Bron: Clinical Issues in Food Allergy, A National Academies Consensus Report
Scott H. Sicherer, MD, a Katrina Allen, MD, PhD, b, c Gideon Lack, MD, d, e Steve L., Taylor, PhD, f Sharon M. Donovan, PhD, RD, g Maria Oria, PhDh http://pediatrics.aappublications.org/content/pediatrics/140/2/e20170194.full.pdf
In Amerika is een tijdelijke werkgroep met experten opgericht om de knelpunten van voedselallergie bloot te leggen. De experten bekeken vooral IgE-gemedieerde voedselallergie. In de volksmond wordt regelmatig over voedselallergie gesproken terwijl er geen sprake is van voedselallergie. Een eerste voorbeeld hiervan is lactose-intolerantie; waarbij de melksuiker (lactose) in de darmen niet gesplitst wordt, wat leidt tot buikklachten en diarree. Als tweede voorbeeld, een vergiftiging (bijvoorbeeld een slechte mossel) kan ook een reactie veroorzaken.
PREVALENTIE VAN VOEDSELALLERGIE
Er zijn op dit moment geen goede cijfers over het juiste aantal mensen met een voedselallergie. De cijfers liggen tussen 1 à 2% en 10%. Wel is duidelijk dat koemelk, kippenei, pinda, noten en vis de meeste allergische klachten veroorzaken.
VASTSTELLEN VAN VOEDSELALLERGIE
Bloedtesten of huidpriktesten op zich hebben geen waarde. In eerste instantie moet de arts luisteren naar de patiënt. Een volgende stap is dan de mogelijke verdachten nog eens extra bevragen. Pas daarna kunnen bijkomende onderzoeken gebeuren. Een arts moet de nodige ervaring hebben en anders moet die tijdig doorverwijzen naar een collega allergoloog.
RISICO EN PREVENTIE
Voedselallergie wordt veroorzaakt door een combinatie van erfelijke aanleg en omgevingsfactoren. Er is meer dan voldoende bewijs dat het vroeg invoeren (vanaf 4 à 6 maanden) van pinda beschermend werkt op het ontstaan van pinda-allergie bij kinderen met een verhoogd risico.
Aanvulling allergiediëtisten:
Deze aanbeveling geldt enkel voor Amerika. In Europa is er nog geen richtlijn en geldt op dit moment het advies: pinda niet vroeger maar ook niet later dan gepland invoeren.
MANAGEMENT
Epinefrine (de epi-pen) is veilig en wordt te weinig gebruikt bij ernstige reacties. Epi-pennen zijn op dit moment enkel verkrijgbaar in dosissen van 0.15 en 0.30 mg. Deze zijn niet geschikt voor kleine kinderen. FDA (food and drug administration) evalueert de nood om epi-pennen met een lagere dosis (0.075 mg) op de markt te brengen.
DAGELIJKS MANAGEMENT
Kinderartsen moeten families begeleiden bij het op een correcte manier vermijden van het bewuste allergeen en dit zowel thuis, op school, op vakantie, …. Thuis is vooral de kruisbesmetting belangrijk. Daarnaast is het juist beoordelen van verpakte voedingsmiddelen een topic dat goed uitgelegd moet worden.

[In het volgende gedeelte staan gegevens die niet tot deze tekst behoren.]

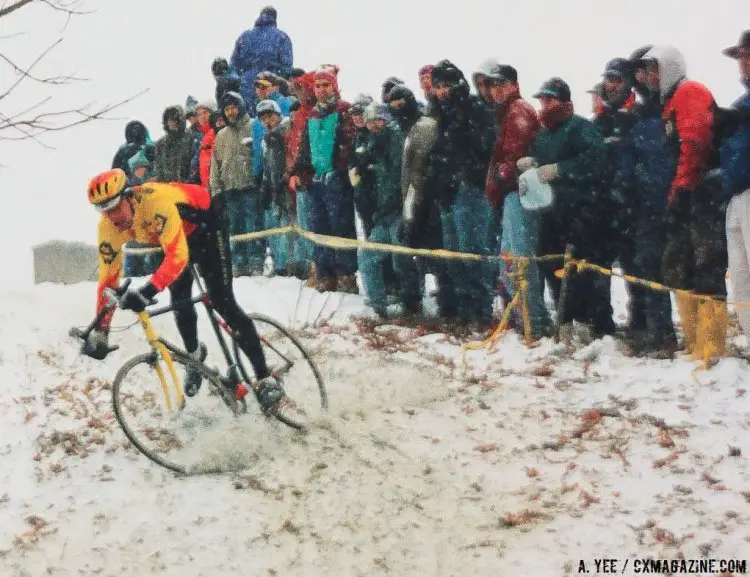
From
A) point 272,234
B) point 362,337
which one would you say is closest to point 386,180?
point 362,337

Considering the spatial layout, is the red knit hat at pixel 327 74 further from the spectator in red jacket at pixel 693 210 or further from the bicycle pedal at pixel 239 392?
the bicycle pedal at pixel 239 392

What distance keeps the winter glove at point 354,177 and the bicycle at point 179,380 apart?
3513 millimetres

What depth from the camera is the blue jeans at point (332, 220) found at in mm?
11445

2 aandachtspunten voor kinderartsen zijn:
– De juiste nutritionele opvolging van het kind met een voedselallergie.
– De psychosociale aspecten van leven met een voedselallergie, inclusief het verhoogd risico op pesten.
VOORVERPAKTE VOEDINGSMIDDELEN, REIZEN, RESTAURANTBEZOEK
Patiënten met een voedselallergie en hun familieleden zijn vaak afhankelijk van anderen als het op ‘veilig’ voedsel aankomt. De huidige etiketteringswetgeving is voor velen verwarrend. In US moeten de ‘grote’ allergenen zoals koemelk, kippenei, tarwe, soja, pinda, noten, vis en schaaldieren vermeld worden op het etiket. Maar bijvoorbeeld ‘lychee’ behoort voor de FDA (food and drug administration) bij de noten, terwijl dit een vrucht is. Sesam is in de US niet verplicht te declareren. Voorzorgsmaatregelen zoals ‘kan sporen van bevatten’ of ‘verwerkt in een bedrijf waar ook … verwerkt worden’ zijn niet verplicht en er is zelfs geen wetgeving rond.
CONCLUSIE
Voedselallergie kent een stijgende prevalentie en treft vooral kinderen. Het rapport geeft heel wat aandachtspunten om de veiligheid van kinderen met een voedselallergie te garanderen.